PASSAGE GIVEN »
-------------------------

Jaime Boza
Managing Director
View from the Top

Waukesha, Reliable Suppliers Remain in Business

By MBN Staff | Wed, 07/15/2020 - 17:03

Q: How does Waukesha’s San Luis Potosi facility complement the company’s global operations?

A: Waukesha opened this factory in 2014 as a strategy to supply for AAM’s Guanajuato operations. The company was originally founded in the 1970s as a manufacturer of tooling but it evolved to also supply stamped components for AAM and eventually also Continental, Cummins and other suppliers. The San Luis Potosi plant is an integral part of the development plans of Waukesha. We are in the process of growing our capacities with the goal of catering to new clients such as BMW, Volkswagen and Audi.

Stabilizing Waukesha’s San Luis Potosi plant is the biggest priority for the company. This will come as a result of keeping clients happy with the quality of our parts and tooling equipment while also keeping our prices competitive and delivering when requested. For us, that means strengthening our tooling and maintenance areas and training workers and managers. As a consequence of this strategy, Waukesha’s Mexico plant will continue making its name among potential automotive clients. The industry looks for reliable suppliers, so it is extremely rare for automotive companies to switch suppliers once they have established a good relationship and developed mutual trust. Once Waukesha’s San Luis Potosi manufacturing operations are successfully consolidated in 2020, our main target is to start operating as a Tier 1 supplier for BMW, Volkswagen and Audi.

Q: What talent challenges are stamped parts suppliers based in San Luis Potosi facing?

-------------------------

PROBLEM DESCRIPTION »
Answer these from the Waukesha interview:
(a) In what year did Waukesha open its San Luis Potosi factory?
(b) What kind of manufacturer was the company when it was founded in the 1970s?
(c) What does the interview call the company's biggest priority?
The material after this point has no connection to the Waukesha interview.

-------------------------

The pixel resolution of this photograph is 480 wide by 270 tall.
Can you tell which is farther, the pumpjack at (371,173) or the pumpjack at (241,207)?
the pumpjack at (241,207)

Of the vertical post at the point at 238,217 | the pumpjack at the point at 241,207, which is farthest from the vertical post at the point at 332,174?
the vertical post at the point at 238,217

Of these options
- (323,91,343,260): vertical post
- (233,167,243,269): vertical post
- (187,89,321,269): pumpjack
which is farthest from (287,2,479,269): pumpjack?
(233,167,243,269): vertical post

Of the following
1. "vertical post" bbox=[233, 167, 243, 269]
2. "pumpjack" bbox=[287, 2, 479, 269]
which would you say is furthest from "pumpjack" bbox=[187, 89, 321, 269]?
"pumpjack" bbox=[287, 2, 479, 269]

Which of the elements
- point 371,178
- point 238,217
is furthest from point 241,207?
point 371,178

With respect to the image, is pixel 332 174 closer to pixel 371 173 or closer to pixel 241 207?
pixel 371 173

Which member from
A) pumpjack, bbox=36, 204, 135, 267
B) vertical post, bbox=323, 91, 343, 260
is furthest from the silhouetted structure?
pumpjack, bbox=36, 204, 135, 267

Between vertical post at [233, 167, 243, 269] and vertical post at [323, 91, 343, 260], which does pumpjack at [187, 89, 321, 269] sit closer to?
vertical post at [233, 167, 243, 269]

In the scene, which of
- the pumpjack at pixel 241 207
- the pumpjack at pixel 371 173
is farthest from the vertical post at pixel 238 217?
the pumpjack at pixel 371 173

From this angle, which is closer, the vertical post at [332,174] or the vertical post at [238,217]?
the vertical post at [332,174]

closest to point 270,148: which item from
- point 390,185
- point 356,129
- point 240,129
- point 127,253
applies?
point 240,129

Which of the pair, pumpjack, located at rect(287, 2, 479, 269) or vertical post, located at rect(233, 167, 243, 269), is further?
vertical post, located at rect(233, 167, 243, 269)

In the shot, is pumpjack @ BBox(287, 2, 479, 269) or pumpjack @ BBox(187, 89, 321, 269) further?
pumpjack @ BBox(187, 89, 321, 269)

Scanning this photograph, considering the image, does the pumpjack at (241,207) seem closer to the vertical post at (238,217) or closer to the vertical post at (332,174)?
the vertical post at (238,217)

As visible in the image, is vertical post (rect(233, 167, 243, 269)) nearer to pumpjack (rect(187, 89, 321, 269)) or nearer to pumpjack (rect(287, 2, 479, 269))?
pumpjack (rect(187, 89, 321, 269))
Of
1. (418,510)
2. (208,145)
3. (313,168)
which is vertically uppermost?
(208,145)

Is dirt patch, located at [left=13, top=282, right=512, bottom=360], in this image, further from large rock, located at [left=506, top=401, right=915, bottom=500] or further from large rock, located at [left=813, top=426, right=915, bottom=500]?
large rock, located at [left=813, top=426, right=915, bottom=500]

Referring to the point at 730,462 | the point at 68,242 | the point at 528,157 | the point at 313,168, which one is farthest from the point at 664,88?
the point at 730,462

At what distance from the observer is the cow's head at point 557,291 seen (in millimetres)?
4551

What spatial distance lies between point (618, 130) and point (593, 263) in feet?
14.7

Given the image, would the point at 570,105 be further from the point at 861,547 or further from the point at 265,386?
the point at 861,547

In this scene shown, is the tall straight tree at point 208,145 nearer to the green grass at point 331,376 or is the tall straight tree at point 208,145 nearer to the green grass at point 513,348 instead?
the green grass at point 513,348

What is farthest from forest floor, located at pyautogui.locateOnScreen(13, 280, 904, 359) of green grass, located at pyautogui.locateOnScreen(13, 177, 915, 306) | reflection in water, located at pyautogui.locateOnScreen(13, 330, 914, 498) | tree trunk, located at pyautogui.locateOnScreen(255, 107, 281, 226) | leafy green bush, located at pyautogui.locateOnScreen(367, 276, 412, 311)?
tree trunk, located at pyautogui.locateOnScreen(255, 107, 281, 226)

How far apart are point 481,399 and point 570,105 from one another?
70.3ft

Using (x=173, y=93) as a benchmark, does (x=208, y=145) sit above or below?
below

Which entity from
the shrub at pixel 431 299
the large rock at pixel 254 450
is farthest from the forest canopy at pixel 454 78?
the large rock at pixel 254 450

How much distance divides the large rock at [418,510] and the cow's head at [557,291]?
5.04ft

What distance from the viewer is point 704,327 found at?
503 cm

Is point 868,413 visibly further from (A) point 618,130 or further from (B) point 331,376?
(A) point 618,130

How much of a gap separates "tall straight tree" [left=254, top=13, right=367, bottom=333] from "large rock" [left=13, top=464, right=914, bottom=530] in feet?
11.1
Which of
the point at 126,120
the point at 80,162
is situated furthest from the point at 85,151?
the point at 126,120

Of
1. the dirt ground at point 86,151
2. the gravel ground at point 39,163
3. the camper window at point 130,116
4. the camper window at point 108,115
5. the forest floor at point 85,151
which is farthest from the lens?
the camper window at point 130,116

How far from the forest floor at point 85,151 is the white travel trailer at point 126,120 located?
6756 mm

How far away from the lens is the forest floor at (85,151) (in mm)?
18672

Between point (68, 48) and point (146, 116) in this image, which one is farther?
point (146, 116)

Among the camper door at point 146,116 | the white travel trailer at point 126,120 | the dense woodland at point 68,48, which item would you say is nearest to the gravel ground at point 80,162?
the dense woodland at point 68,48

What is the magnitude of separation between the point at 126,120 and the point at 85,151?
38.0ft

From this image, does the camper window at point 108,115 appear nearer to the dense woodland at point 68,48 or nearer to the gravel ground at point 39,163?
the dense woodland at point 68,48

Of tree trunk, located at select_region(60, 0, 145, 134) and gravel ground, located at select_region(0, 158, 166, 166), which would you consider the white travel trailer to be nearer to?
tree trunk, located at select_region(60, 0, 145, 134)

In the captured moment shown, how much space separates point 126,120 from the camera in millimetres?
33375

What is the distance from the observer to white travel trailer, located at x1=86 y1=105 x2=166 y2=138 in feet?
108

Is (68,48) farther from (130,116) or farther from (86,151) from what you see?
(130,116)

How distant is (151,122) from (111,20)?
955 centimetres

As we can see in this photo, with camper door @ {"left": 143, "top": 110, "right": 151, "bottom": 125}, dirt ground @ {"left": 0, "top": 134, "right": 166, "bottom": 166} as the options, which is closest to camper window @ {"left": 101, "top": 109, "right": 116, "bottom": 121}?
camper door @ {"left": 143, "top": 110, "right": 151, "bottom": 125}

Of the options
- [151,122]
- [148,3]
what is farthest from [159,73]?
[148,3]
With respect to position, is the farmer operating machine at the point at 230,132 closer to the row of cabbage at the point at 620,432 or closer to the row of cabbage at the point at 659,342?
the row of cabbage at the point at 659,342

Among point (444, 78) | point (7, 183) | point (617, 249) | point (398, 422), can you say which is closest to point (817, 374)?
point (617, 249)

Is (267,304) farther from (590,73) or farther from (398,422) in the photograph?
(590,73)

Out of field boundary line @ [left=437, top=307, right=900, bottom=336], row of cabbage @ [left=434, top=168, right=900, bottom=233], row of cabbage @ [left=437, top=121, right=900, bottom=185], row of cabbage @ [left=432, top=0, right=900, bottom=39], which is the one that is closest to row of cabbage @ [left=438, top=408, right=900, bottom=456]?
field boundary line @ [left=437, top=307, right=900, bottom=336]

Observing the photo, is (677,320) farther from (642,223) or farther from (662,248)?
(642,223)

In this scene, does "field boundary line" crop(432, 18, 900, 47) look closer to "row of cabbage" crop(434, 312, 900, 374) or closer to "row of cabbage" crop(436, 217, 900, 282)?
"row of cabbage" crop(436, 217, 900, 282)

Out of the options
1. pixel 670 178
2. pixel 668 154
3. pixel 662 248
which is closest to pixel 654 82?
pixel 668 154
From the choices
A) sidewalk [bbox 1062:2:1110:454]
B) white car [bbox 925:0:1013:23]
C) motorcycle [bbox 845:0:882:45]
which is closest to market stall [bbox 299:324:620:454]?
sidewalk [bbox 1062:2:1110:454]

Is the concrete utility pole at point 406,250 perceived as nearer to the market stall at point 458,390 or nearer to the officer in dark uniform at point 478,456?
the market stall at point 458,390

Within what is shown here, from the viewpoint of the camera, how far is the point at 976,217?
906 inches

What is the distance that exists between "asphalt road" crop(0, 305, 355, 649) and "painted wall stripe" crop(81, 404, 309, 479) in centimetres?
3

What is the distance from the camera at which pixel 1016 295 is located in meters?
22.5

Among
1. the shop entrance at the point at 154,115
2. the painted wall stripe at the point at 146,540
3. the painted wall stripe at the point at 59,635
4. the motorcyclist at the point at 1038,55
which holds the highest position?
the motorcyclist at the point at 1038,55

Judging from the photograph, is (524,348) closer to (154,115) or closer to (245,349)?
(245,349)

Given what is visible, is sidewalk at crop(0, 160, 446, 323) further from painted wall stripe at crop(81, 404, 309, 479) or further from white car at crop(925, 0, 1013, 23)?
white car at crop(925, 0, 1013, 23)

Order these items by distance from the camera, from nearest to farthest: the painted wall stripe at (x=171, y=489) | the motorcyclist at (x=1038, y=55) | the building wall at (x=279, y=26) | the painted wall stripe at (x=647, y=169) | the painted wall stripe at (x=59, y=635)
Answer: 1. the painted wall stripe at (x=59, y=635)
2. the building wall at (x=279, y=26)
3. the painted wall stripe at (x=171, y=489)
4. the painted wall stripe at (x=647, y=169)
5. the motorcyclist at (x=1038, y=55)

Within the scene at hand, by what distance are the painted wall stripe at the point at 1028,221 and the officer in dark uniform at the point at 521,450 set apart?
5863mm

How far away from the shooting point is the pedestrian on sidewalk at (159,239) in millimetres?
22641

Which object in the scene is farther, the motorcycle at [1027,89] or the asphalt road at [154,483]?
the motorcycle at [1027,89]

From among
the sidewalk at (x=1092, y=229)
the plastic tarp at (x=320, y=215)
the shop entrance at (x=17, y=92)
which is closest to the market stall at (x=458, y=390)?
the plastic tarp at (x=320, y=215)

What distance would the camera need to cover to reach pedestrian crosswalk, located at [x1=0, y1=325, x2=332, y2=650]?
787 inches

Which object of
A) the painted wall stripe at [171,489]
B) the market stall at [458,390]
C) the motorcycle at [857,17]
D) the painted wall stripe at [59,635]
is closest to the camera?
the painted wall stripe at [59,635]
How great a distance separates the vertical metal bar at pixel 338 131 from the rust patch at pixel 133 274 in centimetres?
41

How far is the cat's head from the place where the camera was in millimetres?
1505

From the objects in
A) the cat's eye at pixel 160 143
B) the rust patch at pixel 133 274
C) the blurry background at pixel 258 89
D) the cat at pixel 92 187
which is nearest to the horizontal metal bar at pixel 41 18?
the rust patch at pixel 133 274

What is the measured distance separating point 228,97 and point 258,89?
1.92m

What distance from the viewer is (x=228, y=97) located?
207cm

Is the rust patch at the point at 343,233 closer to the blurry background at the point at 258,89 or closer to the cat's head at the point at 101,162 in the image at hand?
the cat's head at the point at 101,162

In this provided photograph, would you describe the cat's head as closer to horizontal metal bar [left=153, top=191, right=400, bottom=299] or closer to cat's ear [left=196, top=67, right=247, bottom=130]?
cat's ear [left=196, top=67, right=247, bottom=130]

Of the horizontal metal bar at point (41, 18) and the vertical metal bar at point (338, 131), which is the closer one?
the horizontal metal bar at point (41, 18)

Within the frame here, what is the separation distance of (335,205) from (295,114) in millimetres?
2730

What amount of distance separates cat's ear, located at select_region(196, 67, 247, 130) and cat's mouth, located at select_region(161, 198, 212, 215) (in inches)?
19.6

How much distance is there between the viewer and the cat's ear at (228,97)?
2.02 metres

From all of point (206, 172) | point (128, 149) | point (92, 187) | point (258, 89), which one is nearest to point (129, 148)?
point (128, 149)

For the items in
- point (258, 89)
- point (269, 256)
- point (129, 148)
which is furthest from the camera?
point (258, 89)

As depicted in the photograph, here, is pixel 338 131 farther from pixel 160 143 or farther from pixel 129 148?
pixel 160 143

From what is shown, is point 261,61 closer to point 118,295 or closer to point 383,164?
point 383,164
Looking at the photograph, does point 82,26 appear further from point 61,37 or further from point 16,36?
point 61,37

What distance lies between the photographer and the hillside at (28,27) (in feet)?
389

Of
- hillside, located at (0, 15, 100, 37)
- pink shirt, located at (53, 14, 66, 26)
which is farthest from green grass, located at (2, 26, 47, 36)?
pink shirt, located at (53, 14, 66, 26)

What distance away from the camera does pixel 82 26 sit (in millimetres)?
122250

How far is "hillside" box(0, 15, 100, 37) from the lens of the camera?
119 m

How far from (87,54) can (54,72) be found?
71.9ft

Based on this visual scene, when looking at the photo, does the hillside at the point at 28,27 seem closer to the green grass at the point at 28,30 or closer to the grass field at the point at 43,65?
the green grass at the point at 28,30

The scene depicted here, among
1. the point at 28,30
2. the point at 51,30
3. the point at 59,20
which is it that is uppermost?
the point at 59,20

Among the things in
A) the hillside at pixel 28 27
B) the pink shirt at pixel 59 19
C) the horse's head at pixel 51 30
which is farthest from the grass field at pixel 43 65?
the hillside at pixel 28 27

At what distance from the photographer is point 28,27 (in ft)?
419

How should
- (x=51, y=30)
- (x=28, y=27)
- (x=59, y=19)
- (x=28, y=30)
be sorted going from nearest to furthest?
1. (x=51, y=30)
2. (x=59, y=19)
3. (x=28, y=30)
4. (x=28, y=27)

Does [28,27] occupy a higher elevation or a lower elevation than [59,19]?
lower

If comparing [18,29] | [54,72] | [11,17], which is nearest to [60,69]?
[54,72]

-------------------------

OUTPUT FOR THIS EXERCISE »
(a) 2014
(b) A manufacturer of tooling
(c) Stabilizing Waukesha's San Luis Potosi plant